A TALK BY NY HISTORIAN WARREN SHAW
From The Triangle To The Tiger: New York’s Garment Center In American Popular Culture, 1920-1970

Thursday, May 24, 2012 at 7:30 p.m.
East 54th Street Recreation Center
348 East 54th Street, between 1st and 2nd Avenue

A multimedia examination of a completely overlooked aspect of Popular Culture — the popular take on New York’s Garment Center during its peak years.

From the 1920s through the 1970s Seventh Avenue was the undisputed center of American garment-making. During these years the industry shook off its sweatshop roots, and owners worked tirelessly to promote an aura of glamour and confidence. From the industry’s remorseless waves of success and failure, garment workers created some of the great rhythms of the City, while the lunchtime oceans of streetside workers, models, designed and owners made up one of New York’s daily spectacles.

But in the 1960s the ground began to shift. Rising costs and other factors drove a growing share of manufacturing abroad — first to New Jersey and Pennsylvania, then to the South and West, to the Caribbean and around the world. A fatal combination of increasingly national-scale retail, heavily-promoted competition from Western companies like Levi’s, the fashion-spurning “Youthquake” or counterculture, and the aging-out of many of the old firm owners, all rang down the curtain on the Garment Center’s mid-century dominance. By the 1980s Seventh Avenue’s proud place as the foremost emblem of the City’s economy had been taken over by real estate developers — and by Wall Street.

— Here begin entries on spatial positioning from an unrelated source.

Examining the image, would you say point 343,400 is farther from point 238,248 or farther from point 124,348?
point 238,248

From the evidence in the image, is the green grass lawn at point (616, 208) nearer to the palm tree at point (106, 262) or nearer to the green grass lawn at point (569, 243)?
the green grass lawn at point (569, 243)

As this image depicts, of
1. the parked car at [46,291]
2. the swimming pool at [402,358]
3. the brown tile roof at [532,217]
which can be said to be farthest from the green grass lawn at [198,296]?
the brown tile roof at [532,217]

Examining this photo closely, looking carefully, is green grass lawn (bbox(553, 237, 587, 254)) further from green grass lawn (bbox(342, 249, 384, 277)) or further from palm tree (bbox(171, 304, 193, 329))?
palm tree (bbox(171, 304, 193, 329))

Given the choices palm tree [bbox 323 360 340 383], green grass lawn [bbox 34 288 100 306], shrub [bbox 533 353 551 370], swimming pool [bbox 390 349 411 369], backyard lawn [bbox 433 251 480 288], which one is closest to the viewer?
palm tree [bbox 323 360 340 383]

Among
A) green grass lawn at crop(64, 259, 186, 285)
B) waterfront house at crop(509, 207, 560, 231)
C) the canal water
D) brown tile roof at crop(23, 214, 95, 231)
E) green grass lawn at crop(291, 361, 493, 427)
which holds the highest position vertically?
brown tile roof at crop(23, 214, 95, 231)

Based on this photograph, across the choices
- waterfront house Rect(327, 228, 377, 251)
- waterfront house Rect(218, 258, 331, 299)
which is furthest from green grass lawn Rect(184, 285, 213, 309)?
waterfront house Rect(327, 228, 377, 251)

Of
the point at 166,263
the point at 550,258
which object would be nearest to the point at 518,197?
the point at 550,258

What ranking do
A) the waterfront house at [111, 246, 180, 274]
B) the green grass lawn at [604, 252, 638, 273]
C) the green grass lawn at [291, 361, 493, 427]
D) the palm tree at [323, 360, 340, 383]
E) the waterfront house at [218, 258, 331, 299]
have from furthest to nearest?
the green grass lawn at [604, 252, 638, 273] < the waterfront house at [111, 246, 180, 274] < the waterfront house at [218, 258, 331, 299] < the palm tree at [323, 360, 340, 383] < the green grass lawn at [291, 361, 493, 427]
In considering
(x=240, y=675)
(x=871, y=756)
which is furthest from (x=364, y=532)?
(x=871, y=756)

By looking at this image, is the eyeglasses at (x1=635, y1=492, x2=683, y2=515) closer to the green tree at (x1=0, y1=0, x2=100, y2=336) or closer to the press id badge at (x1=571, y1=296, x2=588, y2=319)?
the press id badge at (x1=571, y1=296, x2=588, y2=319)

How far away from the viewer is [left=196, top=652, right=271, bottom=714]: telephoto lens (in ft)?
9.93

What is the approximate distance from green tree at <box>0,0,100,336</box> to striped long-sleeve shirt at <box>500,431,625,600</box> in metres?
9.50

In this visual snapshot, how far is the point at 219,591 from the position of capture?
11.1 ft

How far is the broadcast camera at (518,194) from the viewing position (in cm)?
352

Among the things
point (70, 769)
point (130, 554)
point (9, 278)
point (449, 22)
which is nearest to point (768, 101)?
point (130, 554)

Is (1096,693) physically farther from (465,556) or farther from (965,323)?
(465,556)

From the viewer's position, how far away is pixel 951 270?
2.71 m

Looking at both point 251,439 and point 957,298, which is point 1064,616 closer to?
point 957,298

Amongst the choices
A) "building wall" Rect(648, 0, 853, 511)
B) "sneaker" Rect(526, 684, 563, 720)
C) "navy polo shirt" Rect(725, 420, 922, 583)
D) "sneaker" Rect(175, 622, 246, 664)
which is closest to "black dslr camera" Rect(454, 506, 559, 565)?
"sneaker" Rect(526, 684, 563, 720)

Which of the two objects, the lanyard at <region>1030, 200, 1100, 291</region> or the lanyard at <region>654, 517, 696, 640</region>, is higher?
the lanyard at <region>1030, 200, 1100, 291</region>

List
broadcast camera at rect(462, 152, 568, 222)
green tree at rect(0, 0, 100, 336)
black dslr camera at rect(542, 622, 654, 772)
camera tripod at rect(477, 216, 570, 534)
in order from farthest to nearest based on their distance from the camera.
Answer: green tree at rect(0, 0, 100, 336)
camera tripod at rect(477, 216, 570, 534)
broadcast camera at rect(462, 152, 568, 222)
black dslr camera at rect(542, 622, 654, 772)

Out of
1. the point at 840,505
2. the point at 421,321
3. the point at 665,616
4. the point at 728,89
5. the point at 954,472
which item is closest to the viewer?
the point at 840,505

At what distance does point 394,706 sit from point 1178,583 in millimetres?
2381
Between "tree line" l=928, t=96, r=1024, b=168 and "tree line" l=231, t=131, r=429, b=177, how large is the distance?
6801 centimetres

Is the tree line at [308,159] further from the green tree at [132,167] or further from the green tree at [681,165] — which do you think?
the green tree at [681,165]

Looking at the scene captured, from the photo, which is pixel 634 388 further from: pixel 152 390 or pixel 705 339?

Learn about the Golden Age of the Garment Center, and its Pop Culture artifacts — the novels, plays, songs, films, advertising and other popular imagery that tells the changing fortunes of the Garment District. By turns informative, campy, bigoted, and just plain naive, this imagery is deeply evocative of a once-vital City sector, now more a tourists’ lure than a force in New York’s life.